### Stated problem:
Only the lines from the one containing "Looking at what" through the end of the data below should be copied, each exactly as written and with both ends kept.

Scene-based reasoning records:
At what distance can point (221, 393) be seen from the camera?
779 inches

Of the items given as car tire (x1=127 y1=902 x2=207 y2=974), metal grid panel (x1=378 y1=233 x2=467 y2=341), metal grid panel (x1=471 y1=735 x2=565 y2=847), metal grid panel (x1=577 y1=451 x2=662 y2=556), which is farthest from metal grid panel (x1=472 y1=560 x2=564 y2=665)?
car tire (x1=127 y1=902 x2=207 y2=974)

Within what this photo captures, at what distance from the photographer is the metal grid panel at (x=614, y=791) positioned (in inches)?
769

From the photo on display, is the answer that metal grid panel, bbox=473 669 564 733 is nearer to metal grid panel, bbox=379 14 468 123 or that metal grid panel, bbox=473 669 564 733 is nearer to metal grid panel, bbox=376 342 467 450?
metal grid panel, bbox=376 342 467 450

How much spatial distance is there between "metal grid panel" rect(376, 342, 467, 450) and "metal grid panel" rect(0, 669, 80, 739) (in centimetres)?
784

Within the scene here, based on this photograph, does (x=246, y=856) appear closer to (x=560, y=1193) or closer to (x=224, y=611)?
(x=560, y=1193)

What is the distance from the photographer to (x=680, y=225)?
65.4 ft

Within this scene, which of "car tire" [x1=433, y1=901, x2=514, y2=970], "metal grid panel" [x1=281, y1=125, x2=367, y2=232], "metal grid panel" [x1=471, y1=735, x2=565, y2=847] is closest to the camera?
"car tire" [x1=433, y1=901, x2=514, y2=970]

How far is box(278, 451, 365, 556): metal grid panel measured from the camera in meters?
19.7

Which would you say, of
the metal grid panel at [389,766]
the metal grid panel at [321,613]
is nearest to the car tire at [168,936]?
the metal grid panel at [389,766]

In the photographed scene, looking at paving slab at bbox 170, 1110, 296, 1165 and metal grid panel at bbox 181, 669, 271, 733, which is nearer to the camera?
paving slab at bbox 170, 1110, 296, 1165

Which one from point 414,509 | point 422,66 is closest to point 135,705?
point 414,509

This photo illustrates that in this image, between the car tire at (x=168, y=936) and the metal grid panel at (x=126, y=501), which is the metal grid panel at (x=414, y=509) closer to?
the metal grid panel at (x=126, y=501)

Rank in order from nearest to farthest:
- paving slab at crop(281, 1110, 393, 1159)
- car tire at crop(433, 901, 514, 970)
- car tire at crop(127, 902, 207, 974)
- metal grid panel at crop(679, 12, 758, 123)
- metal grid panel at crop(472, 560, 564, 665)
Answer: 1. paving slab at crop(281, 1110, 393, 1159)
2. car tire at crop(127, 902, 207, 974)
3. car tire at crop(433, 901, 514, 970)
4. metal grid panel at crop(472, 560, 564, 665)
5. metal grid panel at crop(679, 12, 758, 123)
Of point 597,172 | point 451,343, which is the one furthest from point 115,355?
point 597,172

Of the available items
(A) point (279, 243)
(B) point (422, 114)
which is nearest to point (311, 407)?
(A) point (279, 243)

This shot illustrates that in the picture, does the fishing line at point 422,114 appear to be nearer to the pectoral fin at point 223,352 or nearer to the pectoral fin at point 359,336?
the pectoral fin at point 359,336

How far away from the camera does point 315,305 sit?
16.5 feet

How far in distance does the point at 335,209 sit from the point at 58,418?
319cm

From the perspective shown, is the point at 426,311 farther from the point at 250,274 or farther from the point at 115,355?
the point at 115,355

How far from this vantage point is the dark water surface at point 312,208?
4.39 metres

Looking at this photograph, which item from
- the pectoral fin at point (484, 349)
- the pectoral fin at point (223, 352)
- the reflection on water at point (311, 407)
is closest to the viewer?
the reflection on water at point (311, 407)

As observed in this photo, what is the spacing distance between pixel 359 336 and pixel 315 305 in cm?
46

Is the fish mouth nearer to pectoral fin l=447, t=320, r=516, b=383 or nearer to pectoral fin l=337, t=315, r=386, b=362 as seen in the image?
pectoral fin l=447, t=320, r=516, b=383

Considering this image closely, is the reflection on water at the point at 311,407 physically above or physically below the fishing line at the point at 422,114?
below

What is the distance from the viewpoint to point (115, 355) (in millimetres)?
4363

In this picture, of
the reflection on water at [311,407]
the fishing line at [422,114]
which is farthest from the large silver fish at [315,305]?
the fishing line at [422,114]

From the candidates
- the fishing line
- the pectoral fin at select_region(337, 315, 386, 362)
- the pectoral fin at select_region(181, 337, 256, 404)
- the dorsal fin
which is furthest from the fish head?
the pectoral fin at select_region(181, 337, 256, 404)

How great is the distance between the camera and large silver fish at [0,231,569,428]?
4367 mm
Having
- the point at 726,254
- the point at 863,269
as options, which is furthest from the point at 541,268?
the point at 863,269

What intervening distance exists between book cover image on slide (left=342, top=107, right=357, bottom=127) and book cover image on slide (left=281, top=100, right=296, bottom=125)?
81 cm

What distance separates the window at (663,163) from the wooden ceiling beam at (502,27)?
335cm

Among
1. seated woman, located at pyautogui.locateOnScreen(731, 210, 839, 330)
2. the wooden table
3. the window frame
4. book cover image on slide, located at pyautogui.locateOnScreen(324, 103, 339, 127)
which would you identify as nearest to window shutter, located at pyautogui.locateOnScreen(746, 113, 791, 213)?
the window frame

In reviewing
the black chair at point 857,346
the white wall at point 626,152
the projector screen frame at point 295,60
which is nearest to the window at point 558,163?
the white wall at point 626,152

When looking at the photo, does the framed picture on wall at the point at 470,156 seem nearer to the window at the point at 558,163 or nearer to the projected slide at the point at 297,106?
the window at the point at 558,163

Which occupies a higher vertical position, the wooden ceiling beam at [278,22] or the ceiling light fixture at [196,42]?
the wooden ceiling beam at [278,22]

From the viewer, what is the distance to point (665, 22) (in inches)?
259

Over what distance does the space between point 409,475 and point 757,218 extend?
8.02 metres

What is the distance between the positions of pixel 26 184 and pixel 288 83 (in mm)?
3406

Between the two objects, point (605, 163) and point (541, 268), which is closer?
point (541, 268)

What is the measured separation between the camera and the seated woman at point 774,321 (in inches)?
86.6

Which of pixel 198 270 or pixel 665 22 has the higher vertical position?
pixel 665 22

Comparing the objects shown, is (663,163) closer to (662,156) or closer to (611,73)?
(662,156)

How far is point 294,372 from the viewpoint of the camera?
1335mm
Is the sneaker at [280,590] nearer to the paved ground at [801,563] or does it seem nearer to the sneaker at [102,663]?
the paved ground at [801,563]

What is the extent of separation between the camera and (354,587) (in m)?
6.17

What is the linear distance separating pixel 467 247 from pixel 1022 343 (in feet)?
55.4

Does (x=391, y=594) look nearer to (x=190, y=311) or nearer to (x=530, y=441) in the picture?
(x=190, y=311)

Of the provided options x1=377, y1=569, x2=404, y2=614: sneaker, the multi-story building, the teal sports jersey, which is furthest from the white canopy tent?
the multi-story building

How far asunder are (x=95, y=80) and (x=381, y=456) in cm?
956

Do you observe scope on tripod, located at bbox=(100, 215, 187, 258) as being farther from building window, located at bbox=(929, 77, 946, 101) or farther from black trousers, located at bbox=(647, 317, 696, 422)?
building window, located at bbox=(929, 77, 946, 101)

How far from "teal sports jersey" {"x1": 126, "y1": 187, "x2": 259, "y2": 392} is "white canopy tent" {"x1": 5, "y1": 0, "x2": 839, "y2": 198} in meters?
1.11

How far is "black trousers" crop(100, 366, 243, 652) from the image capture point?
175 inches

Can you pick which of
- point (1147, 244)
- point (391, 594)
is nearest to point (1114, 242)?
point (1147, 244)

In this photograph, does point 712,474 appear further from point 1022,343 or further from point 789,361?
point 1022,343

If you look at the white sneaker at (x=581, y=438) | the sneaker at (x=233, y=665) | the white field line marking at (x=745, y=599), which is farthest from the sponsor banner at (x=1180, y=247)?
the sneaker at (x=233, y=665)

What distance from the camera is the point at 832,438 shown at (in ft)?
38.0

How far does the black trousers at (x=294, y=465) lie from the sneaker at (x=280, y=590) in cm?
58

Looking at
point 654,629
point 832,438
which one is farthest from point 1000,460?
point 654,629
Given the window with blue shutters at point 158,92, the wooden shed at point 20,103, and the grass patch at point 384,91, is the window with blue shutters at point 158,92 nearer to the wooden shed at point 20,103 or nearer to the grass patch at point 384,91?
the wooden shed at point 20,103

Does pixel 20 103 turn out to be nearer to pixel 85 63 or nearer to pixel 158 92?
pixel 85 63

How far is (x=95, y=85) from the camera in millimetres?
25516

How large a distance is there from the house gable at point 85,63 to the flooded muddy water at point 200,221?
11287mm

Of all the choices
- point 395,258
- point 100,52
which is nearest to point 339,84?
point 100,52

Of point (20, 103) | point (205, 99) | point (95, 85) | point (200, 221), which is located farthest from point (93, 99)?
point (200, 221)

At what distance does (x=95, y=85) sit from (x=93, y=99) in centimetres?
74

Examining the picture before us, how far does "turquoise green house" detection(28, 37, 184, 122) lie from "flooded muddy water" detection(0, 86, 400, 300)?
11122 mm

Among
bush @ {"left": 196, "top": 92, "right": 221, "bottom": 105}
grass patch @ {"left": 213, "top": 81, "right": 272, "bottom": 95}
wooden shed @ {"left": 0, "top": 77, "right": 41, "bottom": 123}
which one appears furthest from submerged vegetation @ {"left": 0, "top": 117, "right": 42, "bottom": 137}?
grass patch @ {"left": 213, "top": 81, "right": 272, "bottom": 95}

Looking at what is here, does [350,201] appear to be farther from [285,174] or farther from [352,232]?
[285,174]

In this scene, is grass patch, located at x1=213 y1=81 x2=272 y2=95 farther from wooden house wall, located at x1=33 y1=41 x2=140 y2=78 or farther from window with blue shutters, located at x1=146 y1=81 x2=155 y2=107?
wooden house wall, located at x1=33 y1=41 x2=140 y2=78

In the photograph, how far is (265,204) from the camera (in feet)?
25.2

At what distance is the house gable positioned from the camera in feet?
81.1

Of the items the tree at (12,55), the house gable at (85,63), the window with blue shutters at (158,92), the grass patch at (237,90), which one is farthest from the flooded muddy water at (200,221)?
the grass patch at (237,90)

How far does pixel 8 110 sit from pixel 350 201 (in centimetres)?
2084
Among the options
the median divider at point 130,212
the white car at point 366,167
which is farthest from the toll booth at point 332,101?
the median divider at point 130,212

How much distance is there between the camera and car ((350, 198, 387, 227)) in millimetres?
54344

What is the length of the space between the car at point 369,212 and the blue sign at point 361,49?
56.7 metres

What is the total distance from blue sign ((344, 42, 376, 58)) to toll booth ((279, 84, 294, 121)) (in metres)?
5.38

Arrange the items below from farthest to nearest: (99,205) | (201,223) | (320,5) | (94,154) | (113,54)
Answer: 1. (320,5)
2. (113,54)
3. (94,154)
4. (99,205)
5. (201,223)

### Answer below:
Looking at what is here, does [350,201] appear to be farther from [285,174] or farther from [352,232]?
[285,174]

In this scene, is grass patch, located at x1=213 y1=81 x2=272 y2=95 farther from wooden house wall, located at x1=33 y1=41 x2=140 y2=78 or farther from window with blue shutters, located at x1=146 y1=81 x2=155 y2=107?
wooden house wall, located at x1=33 y1=41 x2=140 y2=78

In the photograph, how far is (265,204) from the camera (in feet)?
25.2

At what distance is the house gable positioned from the camera in feet?
81.1

Of the items the tree at (12,55), the house gable at (85,63), the window with blue shutters at (158,92), the grass patch at (237,90), which one is farthest from the flooded muddy water at (200,221)?
the grass patch at (237,90)

How far does pixel 8 110 sit from pixel 350 201 (in centimetres)?
2084
Among the options
the median divider at point 130,212
the white car at point 366,167
which is farthest from the toll booth at point 332,101?
the median divider at point 130,212

How much distance is there between the camera and car ((350, 198, 387, 227)) in millimetres?
54344

What is the length of the space between the car at point 369,212 and the blue sign at point 361,49?
56.7 metres

What is the total distance from blue sign ((344, 42, 376, 58)) to toll booth ((279, 84, 294, 121)) (in metres)?
5.38

Arrange the items below from farthest to nearest: (99,205) | (201,223) | (320,5) | (94,154) | (113,54)
Answer: 1. (320,5)
2. (113,54)
3. (94,154)
4. (99,205)
5. (201,223)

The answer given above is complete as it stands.